Extract from the listing below each line that contains the string "yellow"; the match is case-sensitive.
▼▼▼
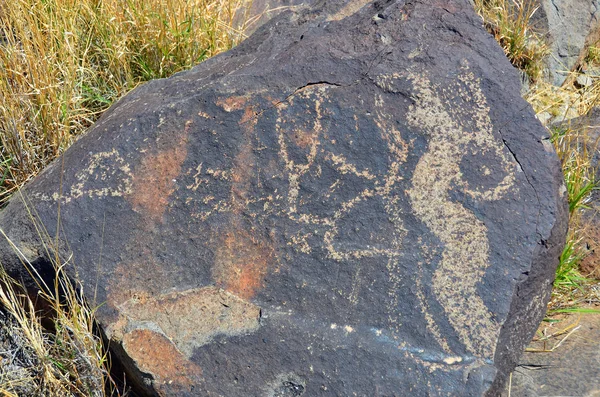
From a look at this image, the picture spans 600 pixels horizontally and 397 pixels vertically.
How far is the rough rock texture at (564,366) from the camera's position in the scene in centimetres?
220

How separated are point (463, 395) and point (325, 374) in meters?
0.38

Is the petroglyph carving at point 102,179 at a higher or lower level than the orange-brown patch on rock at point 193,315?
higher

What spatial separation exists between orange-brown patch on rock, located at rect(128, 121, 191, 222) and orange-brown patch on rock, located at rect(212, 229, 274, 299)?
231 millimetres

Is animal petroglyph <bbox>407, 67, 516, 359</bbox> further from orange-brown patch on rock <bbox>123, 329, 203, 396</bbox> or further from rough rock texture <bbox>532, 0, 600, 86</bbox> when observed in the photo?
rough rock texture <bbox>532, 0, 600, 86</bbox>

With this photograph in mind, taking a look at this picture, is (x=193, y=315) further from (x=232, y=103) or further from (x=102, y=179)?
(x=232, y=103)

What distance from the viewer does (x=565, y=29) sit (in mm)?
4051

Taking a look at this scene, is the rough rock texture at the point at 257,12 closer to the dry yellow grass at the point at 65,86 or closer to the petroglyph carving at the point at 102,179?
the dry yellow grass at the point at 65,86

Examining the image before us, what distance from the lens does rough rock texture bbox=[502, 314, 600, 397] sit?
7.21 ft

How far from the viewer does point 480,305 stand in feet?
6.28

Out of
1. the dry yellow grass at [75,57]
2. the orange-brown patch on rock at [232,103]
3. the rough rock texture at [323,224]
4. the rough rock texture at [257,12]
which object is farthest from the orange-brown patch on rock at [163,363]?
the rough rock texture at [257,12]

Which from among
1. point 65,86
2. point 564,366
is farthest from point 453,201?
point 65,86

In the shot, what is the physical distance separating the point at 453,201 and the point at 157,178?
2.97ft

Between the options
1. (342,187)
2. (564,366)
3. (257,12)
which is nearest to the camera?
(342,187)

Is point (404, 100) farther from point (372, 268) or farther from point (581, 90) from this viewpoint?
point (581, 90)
▲▲▲
▼▼▼
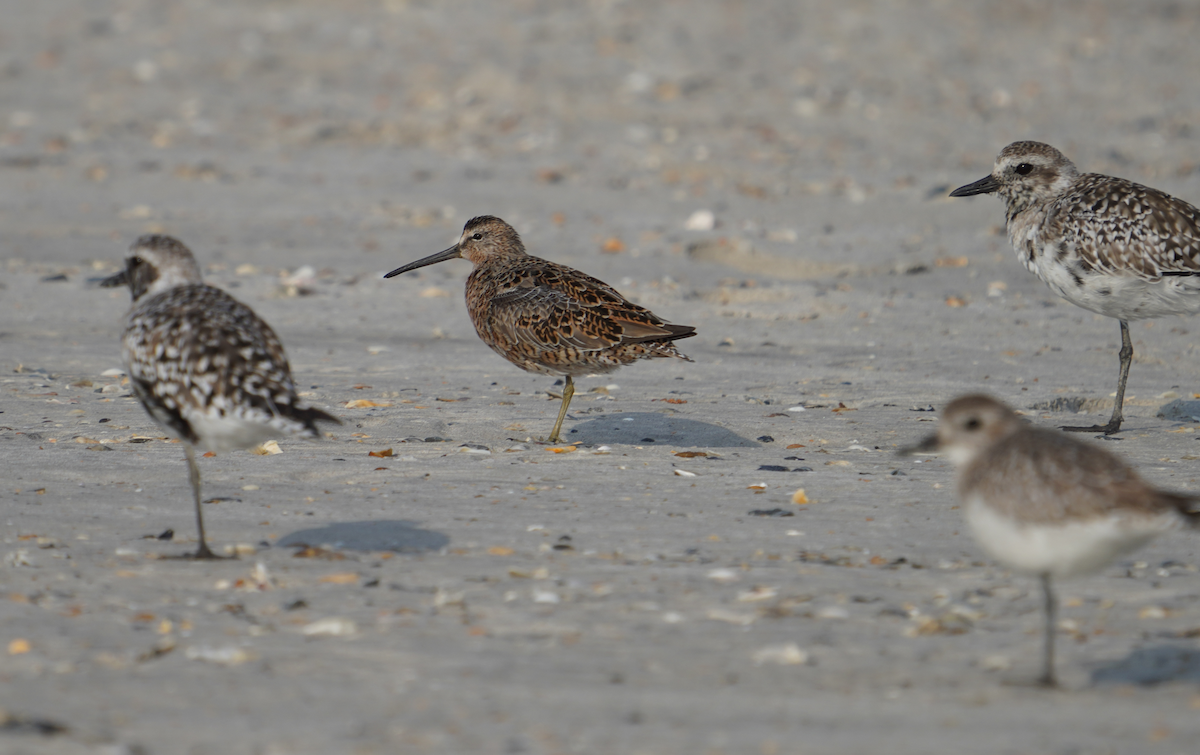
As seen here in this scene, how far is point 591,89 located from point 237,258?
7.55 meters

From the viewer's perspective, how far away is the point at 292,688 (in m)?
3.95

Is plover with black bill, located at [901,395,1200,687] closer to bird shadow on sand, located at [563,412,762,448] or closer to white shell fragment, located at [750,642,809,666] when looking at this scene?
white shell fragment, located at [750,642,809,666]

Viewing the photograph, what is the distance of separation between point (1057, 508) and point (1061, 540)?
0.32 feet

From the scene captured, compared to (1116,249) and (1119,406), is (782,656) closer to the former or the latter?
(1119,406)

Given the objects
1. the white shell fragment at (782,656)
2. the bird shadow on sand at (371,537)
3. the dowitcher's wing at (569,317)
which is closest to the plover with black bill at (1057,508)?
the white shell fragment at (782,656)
▲▲▲
Response:
Taking a look at this scene, is the rough rock texture at the point at 257,12 closer to the dry yellow grass at the point at 65,86 or closer to the petroglyph carving at the point at 102,179?
the dry yellow grass at the point at 65,86
1. the dry yellow grass at [75,57]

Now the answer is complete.